═══ DOCUMENT EXTRACT
Here’s the script. The original adapter is listed at the top and I did a bit more tweaking to make it work for us. You'll notice various stage directions in red on the document. We had great props: a bundle of "bricks", using the cardboard ones from our Preschool room; a bundle of sticks; and a really impressive doghouse made out of cardboard boxes. This is a great skit. Our congregation really liked it. I cast the President of the Board of Trustees as the person who carried the big doghouse. At the end, where the script mentions a fireworks show, I had people planted throughout the congregation who had bubble wrap to simulate the fireworks sounds.
Story: What if Nobody Forgave The Story of Grudgeville by Barbara Marshman, adapted by Elea Kemler and further adapted by Barb Friedland, Thomas Jefferson Unitarian Church, Louisville
NARRATOR: In a land very far away from here, there lived a wise old man. He was wise because he had spent most of his life traveling from place to place and had met lots of people and thought a lot about why people do the things they do, which are sometimes silly and sometimes wonderful.
══════
**SHORT EXERCISE 1:** List the props that the Grudgeville script text says were used in the skit after "We had great props".
The Grudgeville script text and the rows come from unrelated sources.
═══ DATA TO PROCESS
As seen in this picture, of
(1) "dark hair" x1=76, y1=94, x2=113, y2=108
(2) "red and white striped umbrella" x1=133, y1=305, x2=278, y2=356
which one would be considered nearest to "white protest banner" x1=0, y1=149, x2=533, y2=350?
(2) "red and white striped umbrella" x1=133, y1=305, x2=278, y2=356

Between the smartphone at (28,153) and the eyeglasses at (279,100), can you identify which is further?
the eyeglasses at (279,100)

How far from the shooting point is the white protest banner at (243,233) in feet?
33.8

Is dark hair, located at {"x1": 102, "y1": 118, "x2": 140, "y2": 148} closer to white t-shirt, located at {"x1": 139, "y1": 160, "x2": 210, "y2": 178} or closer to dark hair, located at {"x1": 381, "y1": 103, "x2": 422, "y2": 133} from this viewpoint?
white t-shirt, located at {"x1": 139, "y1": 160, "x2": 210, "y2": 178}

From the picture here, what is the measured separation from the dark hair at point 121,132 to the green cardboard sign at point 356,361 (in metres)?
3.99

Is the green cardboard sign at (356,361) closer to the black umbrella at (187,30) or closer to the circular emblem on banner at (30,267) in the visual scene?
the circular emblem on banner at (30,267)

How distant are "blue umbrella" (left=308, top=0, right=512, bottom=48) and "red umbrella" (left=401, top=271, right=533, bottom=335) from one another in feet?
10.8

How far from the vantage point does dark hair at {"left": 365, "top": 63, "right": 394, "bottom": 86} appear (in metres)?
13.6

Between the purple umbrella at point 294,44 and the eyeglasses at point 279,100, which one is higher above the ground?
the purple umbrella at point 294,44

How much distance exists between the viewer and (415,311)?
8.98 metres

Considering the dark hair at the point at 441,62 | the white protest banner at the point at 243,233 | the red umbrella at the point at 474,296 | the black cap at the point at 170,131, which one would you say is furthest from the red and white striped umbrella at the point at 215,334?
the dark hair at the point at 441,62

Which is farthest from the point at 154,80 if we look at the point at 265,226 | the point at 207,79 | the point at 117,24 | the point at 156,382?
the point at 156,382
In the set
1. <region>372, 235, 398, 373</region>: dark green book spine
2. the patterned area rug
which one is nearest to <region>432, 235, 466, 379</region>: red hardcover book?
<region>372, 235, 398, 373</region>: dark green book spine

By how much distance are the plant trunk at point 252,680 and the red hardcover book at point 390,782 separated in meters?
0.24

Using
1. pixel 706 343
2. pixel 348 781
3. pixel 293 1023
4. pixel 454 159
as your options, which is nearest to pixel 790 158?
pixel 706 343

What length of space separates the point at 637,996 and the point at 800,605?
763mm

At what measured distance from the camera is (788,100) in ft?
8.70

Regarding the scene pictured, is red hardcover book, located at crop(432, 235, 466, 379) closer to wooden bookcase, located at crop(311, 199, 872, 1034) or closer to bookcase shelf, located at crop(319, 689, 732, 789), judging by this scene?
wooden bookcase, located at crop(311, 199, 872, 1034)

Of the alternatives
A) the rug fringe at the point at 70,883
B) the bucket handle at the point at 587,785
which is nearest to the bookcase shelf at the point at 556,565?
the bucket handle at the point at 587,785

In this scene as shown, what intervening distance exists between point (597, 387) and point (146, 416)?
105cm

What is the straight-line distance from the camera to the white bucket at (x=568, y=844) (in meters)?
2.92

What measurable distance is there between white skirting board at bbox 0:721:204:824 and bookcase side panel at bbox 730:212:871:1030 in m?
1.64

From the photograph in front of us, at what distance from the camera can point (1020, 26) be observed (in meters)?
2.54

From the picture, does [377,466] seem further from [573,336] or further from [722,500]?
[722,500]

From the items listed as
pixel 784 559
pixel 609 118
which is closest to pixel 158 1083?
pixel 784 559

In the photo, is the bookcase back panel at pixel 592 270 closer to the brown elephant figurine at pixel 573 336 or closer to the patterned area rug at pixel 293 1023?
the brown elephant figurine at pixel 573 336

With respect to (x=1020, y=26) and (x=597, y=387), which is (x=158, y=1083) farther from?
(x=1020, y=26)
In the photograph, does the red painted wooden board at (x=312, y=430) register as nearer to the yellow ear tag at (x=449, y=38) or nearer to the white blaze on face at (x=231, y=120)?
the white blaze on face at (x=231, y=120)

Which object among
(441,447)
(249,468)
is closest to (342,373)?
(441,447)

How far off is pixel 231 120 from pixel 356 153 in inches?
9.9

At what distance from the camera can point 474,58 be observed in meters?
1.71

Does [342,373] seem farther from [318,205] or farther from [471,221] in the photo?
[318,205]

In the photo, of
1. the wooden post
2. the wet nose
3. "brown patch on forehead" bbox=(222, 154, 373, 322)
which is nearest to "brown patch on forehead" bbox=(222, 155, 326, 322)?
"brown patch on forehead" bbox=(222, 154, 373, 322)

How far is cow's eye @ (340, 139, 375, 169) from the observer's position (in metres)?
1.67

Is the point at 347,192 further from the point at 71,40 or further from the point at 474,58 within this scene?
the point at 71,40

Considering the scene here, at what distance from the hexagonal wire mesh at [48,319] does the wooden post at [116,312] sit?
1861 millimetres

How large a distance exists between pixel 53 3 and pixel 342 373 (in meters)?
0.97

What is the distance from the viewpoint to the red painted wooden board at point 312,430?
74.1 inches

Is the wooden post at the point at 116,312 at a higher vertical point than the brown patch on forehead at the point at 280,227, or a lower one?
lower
══════
**SHORT EXERCISE 2:** In the rows, retype the lines starting with the line that contains "In the photograph, does" and going on through the end of the rows, reproducing each line exactly.

**RIGHT ANSWER 1:**
- A bundle of "bricks" (the cardboard ones from the Preschool room)
- A bundle of sticks
- A doghouse made out of cardboard boxes

**RIGHT ANSWER 2:**
In the photograph, does the red painted wooden board at (x=312, y=430) register as nearer to the yellow ear tag at (x=449, y=38) or nearer to the white blaze on face at (x=231, y=120)?
the white blaze on face at (x=231, y=120)

Which object among
(441,447)
(249,468)
is closest to (342,373)?
(441,447)

How far off is pixel 231 120 from pixel 356 153 in inches?
9.9

At what distance from the camera can point 474,58 be observed in meters?
1.71

Does [342,373] seem farther from [318,205] or farther from [471,221] in the photo?
[318,205]

In the photo, of
1. the wooden post
2. the wet nose
3. "brown patch on forehead" bbox=(222, 154, 373, 322)
which is nearest to "brown patch on forehead" bbox=(222, 155, 326, 322)?
"brown patch on forehead" bbox=(222, 154, 373, 322)

How far is cow's eye @ (340, 139, 375, 169) from the observer's position (in metres)?
1.67

Is the point at 347,192 further from the point at 71,40 or further from the point at 474,58 within this scene?
the point at 71,40

Considering the scene here, at what distance from the hexagonal wire mesh at [48,319] does the wooden post at [116,312] sit?
1861 millimetres

How large a distance exists between pixel 53 3 and pixel 342 373 (in meters)?
0.97

What is the distance from the viewpoint to the red painted wooden board at point 312,430?
74.1 inches

Is the wooden post at the point at 116,312 at a higher vertical point than the brown patch on forehead at the point at 280,227, or a lower one?
lower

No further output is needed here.